The Road to Success: Rolling Out Electronic Animal Study Protocol (ASP) Software


Problem statement: As institutions strive to become innovative in incorporating the opportunities presented by new technologies, the challenges of training faculty, staff, investigators, and animal care personnel can be overwhelming for some institutions. The roll out process for any new software requires a tremendous amount of time and work from all involved parties – reviewers, veterinarians, IACUC staff, and your IT group.

Description of research: When considering a move to an electronic ASP submission system, an in-house system may be created, or there are many choices from system vendors.

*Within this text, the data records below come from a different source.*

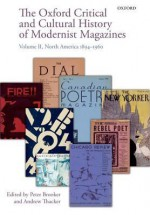 The Oxford Critical and Cultural History of Modernist Magazines: Volume II: North America 1894-1960 - Peter Brooker, Andrew Thacker, Peter Booker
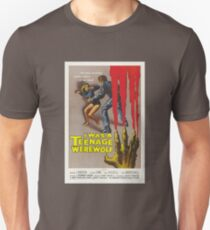 I Was A Teenage Werewolf Unisex T-Shirt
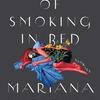 The Dangers of Smoking in Bed / マリアーナ・エンリケスの原点(Megan McDowell訳)
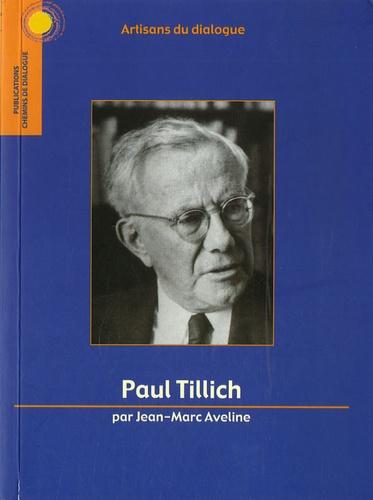 Jean-Marc Aveline - Paul Tillich.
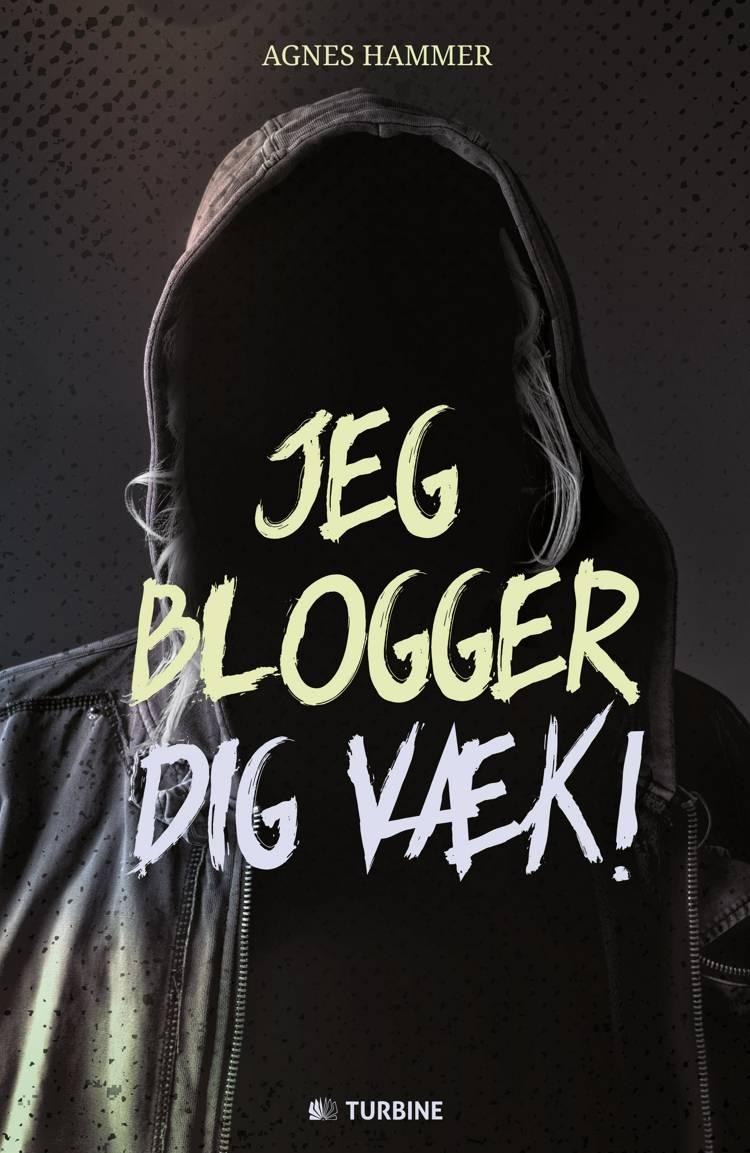 Jeg blogger dig væk! af Agnes Hammer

The route we chose was an off-the-shelf product that, in particular, allowed our principal investigators (PIs) to create a library for their lab’s substances and procedures. We needed to retrain all those involved with writing and reviewing protocols, reviewers, veterinarians, IACUC staff, PIs, and their lab members and members of the animal care program who need to have access to ASPs. With over 200 PIs and 890-1000 ASPs, we decided to utilize a slow roll out.  A concierge approach meant first training personnel from labs submitting a new or de novo ASP and PIs new to the university. This allowed us to spend time not only training each PI and their staff in the creation of their substance and procedure library and overall protocol, but also allowed us time to help with the review process (knowing where to make the changes and how to respond to the committee on the changes made).  We retrained IACUC staff on the pre-review process and reviewers on the process they would use. Within the last year we’ve trained about 100 labs, the IACUC staff, reviewers, and members of the animal care program. After an initial protocol is created and approved in the new system, the time need to create subsequent ASPs has been cut in half.  Lab staff may easily verify substances and procedures across multiple protocols to avoid noncompliance.  The number of modifications needed in order for a protocol to be approved has been reduced.

Additional information: With more IACUC's moving toward electronic systems this topic has the potential to also be a break out session.